Expert skeptical of Washington state’s orca-saving proposal
Washington is poised to save the orcas common to Puget Sound. But one expert is critical of the state’s approach to the problem.
“The question is: What’s the problem and what’s the solution?” Ray Hilborn told KIRO Radio’s Dave Ross. “And I have to say, I’m a bit skeptical about much of the discussion that has been raised.”
Hilborn is a professor of fisheries and aquatic sciences at the University of Washington. There are many reasons for his skepticism, but a big part of it is that the conversation around the problem has missed the mark on many key points.
“It’s almost certainly multiple causes for the decline of Southern Resident Killer Whales, but what I haven’t heard in the discussion is pointing out that Northern Resident Killer Whales, which also depend on Chinook salmon, are doing just fine. There are probably 5-6 times more of them than the Southern residents. They are growing at a reasonable rate. And they are feeding on, to the same extent, the same Chinook salmon as the Southern residents are eating.”
But that’s just one point. Hilborn points to a range of issues — from the food source, to pollution, to climate change — that has added up to the decline of the Southern Resident Orcas. It is these orcas, or killer whales, that Washington Governor Jay Inslee recently proposed $1.1 billion to save. The funds are the result of recommendations of an orca task force. They are aimed at a long list of actions, such as salmon habitat recovery, repairing culverts, and pumping out more fish from hatcheries.
Much of the focus has been on the Chinook salmon out of the Columbia River. But Hilborn argues that the Southern Resident Orcas don’t eat a lot of those fish. According to him, most of the Chinook for Puget Sound’s orcas come from rivers in British Columbia.
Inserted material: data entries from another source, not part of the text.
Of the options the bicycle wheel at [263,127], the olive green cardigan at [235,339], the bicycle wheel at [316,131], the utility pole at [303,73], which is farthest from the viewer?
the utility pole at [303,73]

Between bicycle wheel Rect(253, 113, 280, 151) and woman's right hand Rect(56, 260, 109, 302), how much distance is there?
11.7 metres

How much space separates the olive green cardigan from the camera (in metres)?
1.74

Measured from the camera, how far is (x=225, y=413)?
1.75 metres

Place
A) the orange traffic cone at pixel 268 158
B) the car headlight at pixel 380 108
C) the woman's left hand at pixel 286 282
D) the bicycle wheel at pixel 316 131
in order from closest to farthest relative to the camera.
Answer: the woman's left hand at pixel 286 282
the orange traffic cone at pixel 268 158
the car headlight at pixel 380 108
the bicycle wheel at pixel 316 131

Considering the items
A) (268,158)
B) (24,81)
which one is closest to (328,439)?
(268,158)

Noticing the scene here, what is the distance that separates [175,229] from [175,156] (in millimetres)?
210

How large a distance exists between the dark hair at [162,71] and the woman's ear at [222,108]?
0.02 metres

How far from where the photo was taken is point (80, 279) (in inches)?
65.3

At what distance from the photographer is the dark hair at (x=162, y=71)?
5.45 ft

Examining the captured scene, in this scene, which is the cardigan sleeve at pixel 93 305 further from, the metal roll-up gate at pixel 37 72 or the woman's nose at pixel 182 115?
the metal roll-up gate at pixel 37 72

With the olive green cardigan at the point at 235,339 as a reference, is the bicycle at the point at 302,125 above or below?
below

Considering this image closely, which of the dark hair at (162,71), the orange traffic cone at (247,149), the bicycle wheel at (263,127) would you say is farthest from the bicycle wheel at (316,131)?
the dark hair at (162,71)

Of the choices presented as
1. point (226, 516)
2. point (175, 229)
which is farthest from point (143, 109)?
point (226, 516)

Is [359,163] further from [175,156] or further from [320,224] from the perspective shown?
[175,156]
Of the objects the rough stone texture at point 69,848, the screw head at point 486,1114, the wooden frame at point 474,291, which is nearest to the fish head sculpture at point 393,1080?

“The dominant, most important food item appears to be Fraser River salmon, not Columbia River salmon,” Hilborn said. “Fraser River-bound Chinook salmon have been declining, but there are no dams on the Fraser River. I think the weight of evidence for the decline of Chinook salmon certainly on the Fraser River and in general, is climate change — it’s been getting warmer, that’s bad for our fish — and the growth of marine mammal populations.”
Those marine mammal populations include seals, sea lions, and the Northern Resident Orcas.
“Northern Resident Killer Whales eat far more Chinook salmon than the commercial or recreational harvest,” Hilborn said. “So the biggest competitor for adult Chinook salmon is Northern Resident Killer Whales.”
Pinnepeds, like sea lions or seals, are most recently at the center of attention. Multiple dead sea lions have washed up on the shores of Puget Sound. Hilborn says that the population of seals and sea lions has roughly grown by 10-fold over the past 30 years. They eat a lot of Chinook and Coho salmon.
Professor Hilborn notes that the Southern Resident Orcas also carry high amounts of toxins from their environment. That could also be a major factor in their decline. Reducing toxins is also part of Inslee’s $1.1 billion plan to save the killer whales.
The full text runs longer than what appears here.